Give everything from "SolarCity today announced SunRaising, a" down to "Solar Ambassador program." in the SunRaising announcement, swapping "$200" for "$250".

[Opening EXTRACTED TEXT section]

SolarCity Introduces SunRaising, A Solar Referral Fundraising Program For Nonprofits

Originally published on CleanTechnica

SolarCity today announced SunRaising, a referral program that allows nonprofit organizations to raise additional funds by encouraging members to adopt solar.

California-based SolarCity will donate $200 to the nonprofit for each person who signs up for solar. Riverkeepers is one of its early participants.

SolarCity SunRaising inforgraphicGraphic

Organizations can tap into this powerful money-raising option by joining the Solar Ambassador program for nonprofits, said Jon Carson, senior director of the Solar Ambassador program.

Nonprofits are encouraged to enroll in the SunRaising program. Each time a supporter of a specific SunRaising partner organization signs up, SolarCity will donate $200 to that organization. Homeowners who go solar through a SunRaising partner will also receive theirsystem’s first month of power for free from SolarCity as a thank you for helping their local nonprofit.

[Closing EXTRACTED TEXT section]
[Opening PROVIDED RECORDS section]

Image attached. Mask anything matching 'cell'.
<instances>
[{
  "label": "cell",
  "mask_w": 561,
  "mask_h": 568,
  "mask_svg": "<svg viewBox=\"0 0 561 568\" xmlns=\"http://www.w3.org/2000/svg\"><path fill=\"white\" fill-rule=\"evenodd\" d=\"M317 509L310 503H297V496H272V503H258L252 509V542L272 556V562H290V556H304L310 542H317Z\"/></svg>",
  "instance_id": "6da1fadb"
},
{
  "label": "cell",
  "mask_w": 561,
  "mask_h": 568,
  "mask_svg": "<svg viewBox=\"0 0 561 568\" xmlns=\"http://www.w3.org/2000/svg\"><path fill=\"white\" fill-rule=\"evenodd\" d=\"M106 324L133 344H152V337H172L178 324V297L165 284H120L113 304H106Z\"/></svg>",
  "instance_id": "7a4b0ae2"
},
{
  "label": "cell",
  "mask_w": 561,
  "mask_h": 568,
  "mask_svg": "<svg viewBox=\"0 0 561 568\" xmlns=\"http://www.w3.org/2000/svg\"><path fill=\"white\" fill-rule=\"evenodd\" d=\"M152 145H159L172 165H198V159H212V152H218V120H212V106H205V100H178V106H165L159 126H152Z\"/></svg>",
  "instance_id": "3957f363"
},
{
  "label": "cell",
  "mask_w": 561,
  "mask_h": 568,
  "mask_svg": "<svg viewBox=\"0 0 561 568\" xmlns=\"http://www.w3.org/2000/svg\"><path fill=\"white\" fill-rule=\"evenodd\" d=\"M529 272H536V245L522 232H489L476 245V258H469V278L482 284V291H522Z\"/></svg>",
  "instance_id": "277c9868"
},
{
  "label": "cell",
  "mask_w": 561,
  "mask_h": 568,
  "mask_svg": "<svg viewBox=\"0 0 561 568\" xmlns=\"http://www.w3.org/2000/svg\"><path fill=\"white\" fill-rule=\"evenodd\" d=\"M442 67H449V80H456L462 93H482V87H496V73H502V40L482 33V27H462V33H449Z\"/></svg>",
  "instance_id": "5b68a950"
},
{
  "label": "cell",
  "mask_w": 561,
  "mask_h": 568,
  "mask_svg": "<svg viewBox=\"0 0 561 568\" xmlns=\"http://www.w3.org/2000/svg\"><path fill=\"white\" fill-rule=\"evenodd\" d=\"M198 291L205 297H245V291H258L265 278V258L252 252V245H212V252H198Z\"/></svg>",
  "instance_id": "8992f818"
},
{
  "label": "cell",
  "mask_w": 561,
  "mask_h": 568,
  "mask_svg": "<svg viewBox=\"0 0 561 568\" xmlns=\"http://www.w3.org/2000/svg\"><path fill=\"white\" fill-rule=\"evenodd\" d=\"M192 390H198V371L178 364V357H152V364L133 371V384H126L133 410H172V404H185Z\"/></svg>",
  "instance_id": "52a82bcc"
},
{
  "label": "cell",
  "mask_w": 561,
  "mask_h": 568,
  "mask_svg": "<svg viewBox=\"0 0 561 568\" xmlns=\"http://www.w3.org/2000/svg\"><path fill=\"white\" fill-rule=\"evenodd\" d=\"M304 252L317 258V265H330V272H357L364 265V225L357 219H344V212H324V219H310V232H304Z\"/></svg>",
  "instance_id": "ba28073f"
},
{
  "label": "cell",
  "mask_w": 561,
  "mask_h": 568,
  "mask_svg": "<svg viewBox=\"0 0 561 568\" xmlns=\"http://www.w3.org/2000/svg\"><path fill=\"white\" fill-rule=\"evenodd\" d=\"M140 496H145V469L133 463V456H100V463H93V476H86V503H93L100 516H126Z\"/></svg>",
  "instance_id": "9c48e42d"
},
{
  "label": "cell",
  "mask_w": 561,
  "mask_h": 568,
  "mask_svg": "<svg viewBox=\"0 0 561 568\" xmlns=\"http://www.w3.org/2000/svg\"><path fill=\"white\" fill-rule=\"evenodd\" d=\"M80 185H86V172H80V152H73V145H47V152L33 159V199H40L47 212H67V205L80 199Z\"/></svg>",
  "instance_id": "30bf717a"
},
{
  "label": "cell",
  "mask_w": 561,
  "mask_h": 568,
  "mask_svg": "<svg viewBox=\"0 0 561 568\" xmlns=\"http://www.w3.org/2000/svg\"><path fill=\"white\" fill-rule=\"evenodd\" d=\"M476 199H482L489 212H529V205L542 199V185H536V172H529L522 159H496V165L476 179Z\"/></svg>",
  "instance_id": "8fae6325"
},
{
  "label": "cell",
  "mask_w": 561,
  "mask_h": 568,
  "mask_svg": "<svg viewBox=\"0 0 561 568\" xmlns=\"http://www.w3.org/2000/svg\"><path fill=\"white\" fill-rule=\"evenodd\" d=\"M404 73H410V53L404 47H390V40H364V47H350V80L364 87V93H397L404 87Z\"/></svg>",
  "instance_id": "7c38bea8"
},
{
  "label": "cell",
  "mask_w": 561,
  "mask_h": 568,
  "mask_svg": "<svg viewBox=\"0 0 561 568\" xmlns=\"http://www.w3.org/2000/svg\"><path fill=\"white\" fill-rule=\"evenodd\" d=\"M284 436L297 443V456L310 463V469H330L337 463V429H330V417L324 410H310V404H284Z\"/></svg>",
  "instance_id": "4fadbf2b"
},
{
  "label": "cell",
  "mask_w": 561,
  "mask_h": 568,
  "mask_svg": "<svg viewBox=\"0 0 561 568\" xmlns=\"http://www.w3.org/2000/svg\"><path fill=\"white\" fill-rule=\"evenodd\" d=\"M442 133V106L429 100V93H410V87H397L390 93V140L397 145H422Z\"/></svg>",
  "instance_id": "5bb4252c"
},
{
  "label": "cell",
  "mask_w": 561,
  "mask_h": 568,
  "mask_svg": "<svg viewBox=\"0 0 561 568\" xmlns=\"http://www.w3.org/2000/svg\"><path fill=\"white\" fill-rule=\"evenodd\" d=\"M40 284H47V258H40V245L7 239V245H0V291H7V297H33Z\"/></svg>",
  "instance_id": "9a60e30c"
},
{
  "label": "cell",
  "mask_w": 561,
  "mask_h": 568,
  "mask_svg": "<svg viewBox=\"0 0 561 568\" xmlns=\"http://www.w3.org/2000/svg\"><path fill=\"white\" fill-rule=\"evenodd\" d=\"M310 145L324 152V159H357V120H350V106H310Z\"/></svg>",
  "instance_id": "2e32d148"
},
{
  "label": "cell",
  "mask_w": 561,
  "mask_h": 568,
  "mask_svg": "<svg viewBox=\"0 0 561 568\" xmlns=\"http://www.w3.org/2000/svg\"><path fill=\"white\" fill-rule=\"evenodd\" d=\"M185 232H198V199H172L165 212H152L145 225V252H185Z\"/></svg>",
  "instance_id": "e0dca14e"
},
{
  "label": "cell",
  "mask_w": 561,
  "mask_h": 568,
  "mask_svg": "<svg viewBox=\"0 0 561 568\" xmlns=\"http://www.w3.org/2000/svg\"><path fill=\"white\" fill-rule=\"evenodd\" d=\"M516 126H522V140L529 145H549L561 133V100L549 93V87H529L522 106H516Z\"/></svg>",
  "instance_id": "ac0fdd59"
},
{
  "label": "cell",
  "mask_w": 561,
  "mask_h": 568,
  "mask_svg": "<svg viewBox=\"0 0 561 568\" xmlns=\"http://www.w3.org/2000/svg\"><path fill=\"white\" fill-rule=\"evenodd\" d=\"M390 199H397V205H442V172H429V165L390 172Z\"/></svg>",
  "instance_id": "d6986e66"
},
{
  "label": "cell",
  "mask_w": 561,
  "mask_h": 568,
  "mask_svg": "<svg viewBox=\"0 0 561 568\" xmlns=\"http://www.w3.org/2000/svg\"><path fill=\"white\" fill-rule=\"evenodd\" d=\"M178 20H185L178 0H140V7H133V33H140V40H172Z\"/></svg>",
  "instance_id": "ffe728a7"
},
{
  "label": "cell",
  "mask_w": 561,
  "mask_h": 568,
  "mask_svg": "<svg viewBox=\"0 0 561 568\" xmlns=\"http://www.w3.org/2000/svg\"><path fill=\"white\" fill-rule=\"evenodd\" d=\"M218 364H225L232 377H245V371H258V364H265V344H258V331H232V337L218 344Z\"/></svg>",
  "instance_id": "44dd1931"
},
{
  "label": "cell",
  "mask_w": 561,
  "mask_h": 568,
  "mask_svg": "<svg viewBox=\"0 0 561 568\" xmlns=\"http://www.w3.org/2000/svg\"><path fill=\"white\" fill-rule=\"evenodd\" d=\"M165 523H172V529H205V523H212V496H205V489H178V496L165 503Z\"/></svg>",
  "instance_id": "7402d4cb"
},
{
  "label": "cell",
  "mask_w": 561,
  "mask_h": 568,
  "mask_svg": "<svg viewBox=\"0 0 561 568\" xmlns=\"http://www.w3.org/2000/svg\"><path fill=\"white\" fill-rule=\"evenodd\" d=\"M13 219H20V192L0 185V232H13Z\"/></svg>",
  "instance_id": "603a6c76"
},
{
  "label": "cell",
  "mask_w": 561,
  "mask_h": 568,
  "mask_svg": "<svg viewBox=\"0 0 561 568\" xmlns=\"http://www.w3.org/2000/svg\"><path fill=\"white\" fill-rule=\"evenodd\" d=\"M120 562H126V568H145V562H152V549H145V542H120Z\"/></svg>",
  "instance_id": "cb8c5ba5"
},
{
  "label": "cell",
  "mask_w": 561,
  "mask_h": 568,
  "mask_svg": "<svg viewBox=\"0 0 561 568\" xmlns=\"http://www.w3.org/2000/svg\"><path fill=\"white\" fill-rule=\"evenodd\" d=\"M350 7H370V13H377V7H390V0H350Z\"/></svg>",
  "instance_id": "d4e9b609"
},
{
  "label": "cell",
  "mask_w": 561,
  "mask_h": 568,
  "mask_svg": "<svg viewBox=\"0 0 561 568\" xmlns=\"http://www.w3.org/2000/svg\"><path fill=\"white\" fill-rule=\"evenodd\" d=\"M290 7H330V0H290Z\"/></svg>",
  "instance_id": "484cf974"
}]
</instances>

[Closing PROVIDED RECORDS section]

YOUR RESPONSE.
SolarCity today announced SunRaising, a referral program that allows nonprofit organizations to raise additional funds by encouraging members to adopt solar.

California-based SolarCity will donate $250 to the nonprofit for each person who signs up for solar. Riverkeepers is one of its early participants.

SolarCity SunRaising inforgraphicGraphic

Organizations can tap into this powerful money-raising option by joining the Solar Ambassador program for nonprofits, said Jon Carson, senior director of the Solar Ambassador program.